#### WORK TO COMPLETE:
Please write every entry out again, exactly as it reads below.

**** THE DATA ****

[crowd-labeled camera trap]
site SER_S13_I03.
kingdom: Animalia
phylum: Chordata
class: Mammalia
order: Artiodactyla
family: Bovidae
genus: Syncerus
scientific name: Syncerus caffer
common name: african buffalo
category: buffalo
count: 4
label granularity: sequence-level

****

#### EXERCISE SOLUTION:
[crowd-labeled camera trap]
site SER_S13_I03.
kingdom: Animalia
phylum: Chordata
class: Mammalia
order: Artiodactyla
family: Bovidae
genus: Syncerus
scientific name: Syncerus caffer
common name: african buffalo
category: buffalo
count: 4
label granularity: sequence-level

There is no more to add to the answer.